- Text shown
──────

Finally, overall heterozygosity for each genome was measured by calculating the number of heterozygous SNPs per kilo-base pair (Fig. 4c). A wide range of heterozygosity was observed within genomes. For most organisms, there was low heterozygosity, and for C. albicans and C. parapsilosis, comparable to that of reference isolates. Malassezia restricta S2_018_000R1 has both a particularly high rate of SNPs per kilo-base pair and high population microdiversity.

Discussion

Eukaryotic genome recovery from metagenomes augments information from isolate studies

In contrast with prior studies that have investigated microbial eukaryote genomes via sequencing of isolates, we employed a whole-community sequencing approach and could detect population microdiversity in both NICU and infant-derived samples. Malassezia on NICU surfaces has particularly high population microdiversity. Given that Malassezia are skin-associated fungi [32], their high population microdiversity may be the consequence of the accumulation of numerous strains throughout the hospital via shedding of skin from different individuals. This could also reflect naturally large population variation present within the skin of a single individual, as has been reported for skin-associated bacteria [40, 41].

In the current analysis, most of the samples contained one dominant eukaryotic genotype, presumably one well adapted to the habitat, but other allele variants indicate the presence of lower-abundance genotypes (Fig. 4b). Given this dominance, it was possible to directly estimate genome heterozygosity. Prior studies have reported that C. albicans grows clonally in vivo [42], yet Candida, when expressing a certain phenotype, undergoes mating [42], most likely via a parasexual cycle [38]. For C. albicans, the measured heterozygosity was comparable to that of previously sequenced isolate genomes [34, 39]. Despite high heterozygosity of C. albicans, we see low strain heterogeneity. It has been hypothesized that C. albicans mating may occur primarily on the skin [43]. We speculate there may be more strain heterogeneity on the skin or other areas of the human microbiome besides in the gut, as it is probable that heterozygosity in Candida populations in the human and room microbiomes arises due to mating with distinct coexisting strains.

The heterozygosity measurements of all other fungi except Malassezia were low, possibly indicating diversity reduction due to inbreeding and/or strong selection for specific alleles. We speculate that this reflects a long history of colonization of a habitat type that strongly selects for a specific genotype, so genome structure reflects the relatively low probability of recombination with strains with divergent alleles (in other words, the presence of gut-adapted and sink-adapted strains). However, without the availability of similar genomes to compare to from other habitats, we cannot rule out genetic bottlenecks that took place prior to introduction to the hospital.

──────

- Stored data
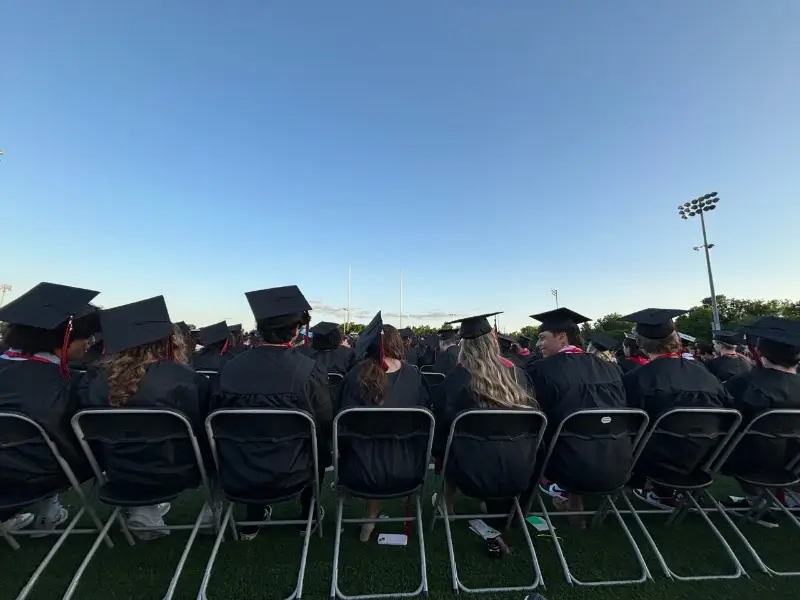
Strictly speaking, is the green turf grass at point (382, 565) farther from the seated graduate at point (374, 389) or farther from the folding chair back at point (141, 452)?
the folding chair back at point (141, 452)

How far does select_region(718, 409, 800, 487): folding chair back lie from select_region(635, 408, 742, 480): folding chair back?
0.11 metres

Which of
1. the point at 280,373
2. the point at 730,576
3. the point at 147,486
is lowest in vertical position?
the point at 730,576

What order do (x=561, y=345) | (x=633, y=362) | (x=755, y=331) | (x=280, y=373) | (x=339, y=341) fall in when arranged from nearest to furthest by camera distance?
(x=280, y=373), (x=755, y=331), (x=561, y=345), (x=633, y=362), (x=339, y=341)

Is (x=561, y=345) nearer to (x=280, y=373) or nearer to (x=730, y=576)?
(x=730, y=576)

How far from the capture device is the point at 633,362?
5.75 meters

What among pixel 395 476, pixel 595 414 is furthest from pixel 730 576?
pixel 395 476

──────

- Task set
1. Answer these questions about the passage on fungal genome heterozygosity:
(a) How was overall heterozygosity for each genome measured?
(b) On NICU surfaces, which fungus has particularly high population microdiversity?
(c) Where has it been hypothesized that C. albicans mating may primarily occur?
2. Can you carry the passage on fungal genome heterozygosity forward from where it stops?

- Answers below
1.
(a) By calculating the number of heterozygous SNPs per kilo-base pair.
(b) Malassezia.
(c) On the skin.

2.
An important aspect of the current study is the sequencing of reagent controls, which allowed us to identify P. lilacinum as a likely contaminant. It is interesting to note that peak allele frequency analysis indicated high population microdiversity for the contaminant. Genomic microdiversity of the reagent-associated population may indicate its long-term persistence in the reagents, analogous to that shown for Delftia metagenome contamination that was present in Pippin size selection cassettes for many years [44]. Given the increasing use of metagenomic sequencing for pathogen detection and prior reports of P. lilacinum as both a contaminant and disease agent [45, 46], it will be important to rule out a reagent source of P. lilacinum in future diagnostic studies.

Premature infants are colonized by eukaryotes early in life

Six percent of infants in this study were colonized by fungi, lower than most previous studies of infants [2, 12,13,14]. Compared to shotgun sequencing, DGGE and ITS methods should be more sensitive due to the use of PCR, and thus may be more suitable for broad ecological surveys. However, the ability to amplify very rare sequences from organisms present at exceedingly low abundance levels complicates interpretation of the measured colonization frequencies. Our shotgun sequencing-based methods provide a more balanced view of community composition than methods that rely on PCR, and detection of populations that comprise more than ~ 0.05% of the community DNA is possible with read-mapping (Additional file 1: Table S1; Additional file 6: Figure S2). Further, whole-community sequencing measures the relative abundance of eukaryotes in the context of the whole community, something that cannot be done using ITS, DGGE, or culturing-based methods. Fungi are generally considered low-abundance members of the gut microbiome [1], yet in this study, they reached levels as high as 55%, 78%, and 96% of the entire community (Fig. 2). Differences in fungal communities during early life are known to have effects on infant health later in life [8], and it remains to be seen if extreme abundance levels like this have long-lasting effects.

All infants profiled in this study received 2–7 days of prophylactic antibiotics upon birth, meaning antibiotic use is highly correlated with earlier days of life (Additional file 7: Table S4). While both antibiotic administration and DOL were significantly correlated with eukaryote abundance, consistent with previous studies of fungal colonization of low birth weight infants [2, 47], infants who received antibiotics later in life were not colonized by eukaryotes. This suggests that day of life is the more important factor. However, eukaryotes may have not been detected in later collected microbiome samples from those infants due to increased relative abundance of bacteria. In other words, the sensitivity of the shotgun sequencing method may be insufficient to detect fungi that persist at low abundance.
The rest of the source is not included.